**What the task asks:**
Reproduce every entry below precisely. Pictures are excluded from the copy.

^^^^

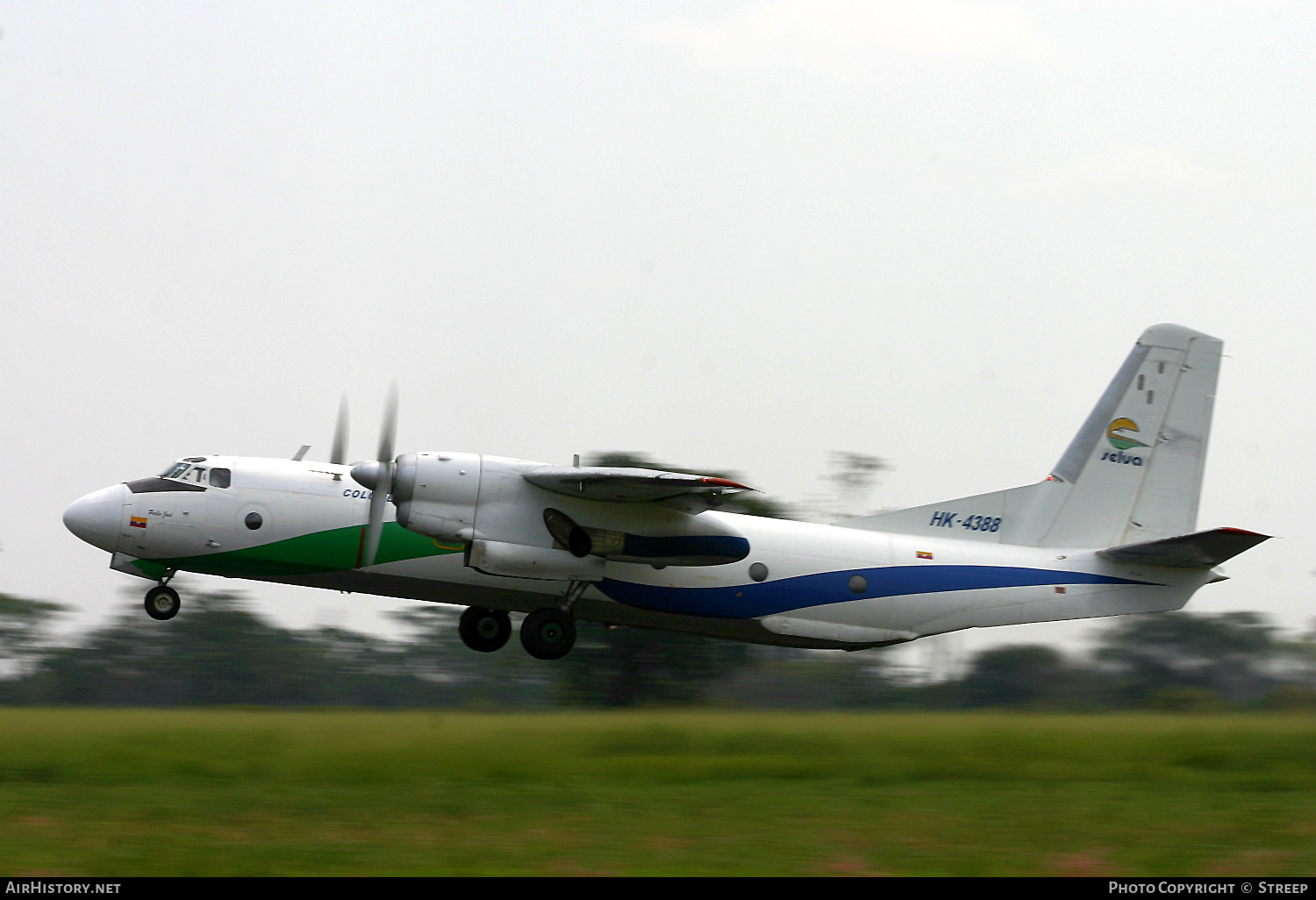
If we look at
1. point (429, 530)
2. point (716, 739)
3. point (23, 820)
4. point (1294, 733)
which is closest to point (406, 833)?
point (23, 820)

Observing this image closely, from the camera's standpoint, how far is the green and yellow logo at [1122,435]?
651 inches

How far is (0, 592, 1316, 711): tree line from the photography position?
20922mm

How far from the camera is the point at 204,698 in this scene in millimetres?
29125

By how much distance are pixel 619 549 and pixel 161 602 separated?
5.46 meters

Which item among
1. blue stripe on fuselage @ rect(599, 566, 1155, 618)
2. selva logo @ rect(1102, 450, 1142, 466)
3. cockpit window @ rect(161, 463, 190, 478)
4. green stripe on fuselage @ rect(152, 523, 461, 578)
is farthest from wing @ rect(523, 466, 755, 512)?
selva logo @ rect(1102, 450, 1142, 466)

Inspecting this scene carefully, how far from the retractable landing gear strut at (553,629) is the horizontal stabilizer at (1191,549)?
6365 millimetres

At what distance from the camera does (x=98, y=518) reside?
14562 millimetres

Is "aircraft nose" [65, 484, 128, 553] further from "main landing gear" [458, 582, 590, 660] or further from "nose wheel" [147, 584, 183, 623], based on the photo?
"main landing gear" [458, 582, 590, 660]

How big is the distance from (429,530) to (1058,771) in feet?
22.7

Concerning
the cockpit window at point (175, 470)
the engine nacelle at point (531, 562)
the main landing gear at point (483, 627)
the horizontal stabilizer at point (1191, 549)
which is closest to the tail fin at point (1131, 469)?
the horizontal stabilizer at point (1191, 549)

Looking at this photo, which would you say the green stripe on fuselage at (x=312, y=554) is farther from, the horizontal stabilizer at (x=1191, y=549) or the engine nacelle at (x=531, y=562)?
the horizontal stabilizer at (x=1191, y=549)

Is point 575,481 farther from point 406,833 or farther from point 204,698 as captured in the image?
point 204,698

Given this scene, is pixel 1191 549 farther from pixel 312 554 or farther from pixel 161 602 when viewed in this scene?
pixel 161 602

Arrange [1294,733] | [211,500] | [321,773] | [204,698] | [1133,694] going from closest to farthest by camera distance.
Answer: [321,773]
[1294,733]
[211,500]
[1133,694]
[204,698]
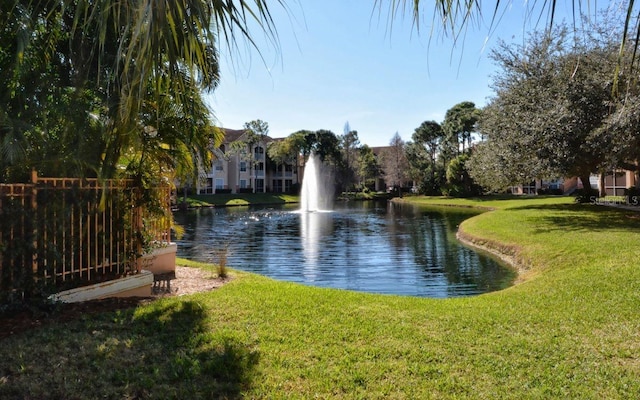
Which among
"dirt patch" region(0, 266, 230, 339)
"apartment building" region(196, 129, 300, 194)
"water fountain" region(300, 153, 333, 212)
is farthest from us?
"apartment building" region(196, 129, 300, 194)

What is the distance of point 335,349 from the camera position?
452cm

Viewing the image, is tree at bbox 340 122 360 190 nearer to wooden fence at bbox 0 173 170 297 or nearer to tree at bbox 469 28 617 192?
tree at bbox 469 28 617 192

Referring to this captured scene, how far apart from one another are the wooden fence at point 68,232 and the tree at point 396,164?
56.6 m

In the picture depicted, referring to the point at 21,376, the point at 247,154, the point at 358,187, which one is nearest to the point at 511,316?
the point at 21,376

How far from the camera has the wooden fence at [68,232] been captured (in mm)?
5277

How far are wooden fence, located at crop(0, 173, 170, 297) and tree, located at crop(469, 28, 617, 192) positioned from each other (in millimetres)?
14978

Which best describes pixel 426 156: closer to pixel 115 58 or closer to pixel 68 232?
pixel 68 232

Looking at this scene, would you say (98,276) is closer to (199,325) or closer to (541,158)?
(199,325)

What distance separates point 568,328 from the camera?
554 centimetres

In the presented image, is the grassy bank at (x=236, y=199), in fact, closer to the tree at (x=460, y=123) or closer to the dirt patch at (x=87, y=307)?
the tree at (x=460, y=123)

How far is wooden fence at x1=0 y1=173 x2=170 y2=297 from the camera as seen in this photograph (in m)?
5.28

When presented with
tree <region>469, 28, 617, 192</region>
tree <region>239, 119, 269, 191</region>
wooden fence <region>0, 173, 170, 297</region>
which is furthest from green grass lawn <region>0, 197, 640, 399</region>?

^^^^

**The completed task:**
If we look at
1. point (429, 530)
2. point (716, 739)
3. point (23, 820)
4. point (1294, 733)
which is closest to point (406, 833)?
point (23, 820)

Observing this image closely, from the camera's standpoint, how far is the green and yellow logo at [1122,435]?
651 inches

How far is (0, 592, 1316, 711): tree line from the photography position?
20922mm

How far from the camera is the point at 204,698 in this scene in millimetres?
29125

By how much distance are pixel 619 549 and pixel 161 602 separated?
5.46 meters

Which item among
1. blue stripe on fuselage @ rect(599, 566, 1155, 618)
2. selva logo @ rect(1102, 450, 1142, 466)
3. cockpit window @ rect(161, 463, 190, 478)
4. green stripe on fuselage @ rect(152, 523, 461, 578)
is farthest from wing @ rect(523, 466, 755, 512)?
selva logo @ rect(1102, 450, 1142, 466)

Inspecting this scene carefully, how far from the retractable landing gear strut at (553,629) is the horizontal stabilizer at (1191,549)?
6365 millimetres

At what distance from the camera does (x=98, y=518) reside?
14562 millimetres

Is "aircraft nose" [65, 484, 128, 553] further from "main landing gear" [458, 582, 590, 660] or further from "nose wheel" [147, 584, 183, 623], based on the photo?
"main landing gear" [458, 582, 590, 660]

How big is the distance from (429,530) to (1058,771) in feet?
22.7

Concerning
the cockpit window at point (175, 470)
the engine nacelle at point (531, 562)
the main landing gear at point (483, 627)
the horizontal stabilizer at point (1191, 549)
which is closest to the tail fin at point (1131, 469)?
the horizontal stabilizer at point (1191, 549)

Looking at this photo, which would you say the green stripe on fuselage at (x=312, y=554) is farther from, the horizontal stabilizer at (x=1191, y=549) or the engine nacelle at (x=531, y=562)?
the horizontal stabilizer at (x=1191, y=549)

Is point 575,481 farther from point 406,833 or farther from point 204,698 as captured in the image?
point 204,698

Given this scene, is pixel 1191 549 farther from pixel 312 554 or farther from pixel 161 602 when viewed in this scene?
pixel 161 602

Arrange [1294,733] | [211,500] | [321,773] | [204,698] | [1133,694] going from closest to farthest by camera distance.
Answer: [321,773]
[1294,733]
[211,500]
[1133,694]
[204,698]
Which among
"dirt patch" region(0, 266, 230, 339)
"apartment building" region(196, 129, 300, 194)
"water fountain" region(300, 153, 333, 212)
is farthest from us?
"apartment building" region(196, 129, 300, 194)

What is the distance of point 335,349 from the camera position?
452cm

Viewing the image, is tree at bbox 340 122 360 190 nearer to wooden fence at bbox 0 173 170 297 or nearer to tree at bbox 469 28 617 192?
tree at bbox 469 28 617 192

Referring to this captured scene, how far apart from one another are the wooden fence at point 68,232 and the tree at point 396,164?
56.6 m

In the picture depicted, referring to the point at 21,376, the point at 247,154, the point at 358,187, which one is nearest to the point at 511,316?
the point at 21,376

How far from the camera has the wooden fence at [68,232] been captured (in mm)?
5277

How far are wooden fence, located at crop(0, 173, 170, 297) and tree, located at crop(469, 28, 617, 192) positioned from each other (in millimetres)?
14978

Which best describes pixel 426 156: closer to pixel 115 58 or closer to pixel 68 232?
pixel 68 232

Looking at this scene, would you say (98,276) is closer to (199,325) or closer to (541,158)?
(199,325)

What distance separates point 568,328 from the camera?
554 centimetres

In the presented image, is the grassy bank at (x=236, y=199), in fact, closer to the tree at (x=460, y=123) or closer to the dirt patch at (x=87, y=307)?
the tree at (x=460, y=123)

How far is wooden fence at x1=0 y1=173 x2=170 y2=297 from the camera as seen in this photograph (in m)?
5.28

When presented with
tree <region>469, 28, 617, 192</region>
tree <region>239, 119, 269, 191</region>
wooden fence <region>0, 173, 170, 297</region>
which is furthest from green grass lawn <region>0, 197, 640, 399</region>?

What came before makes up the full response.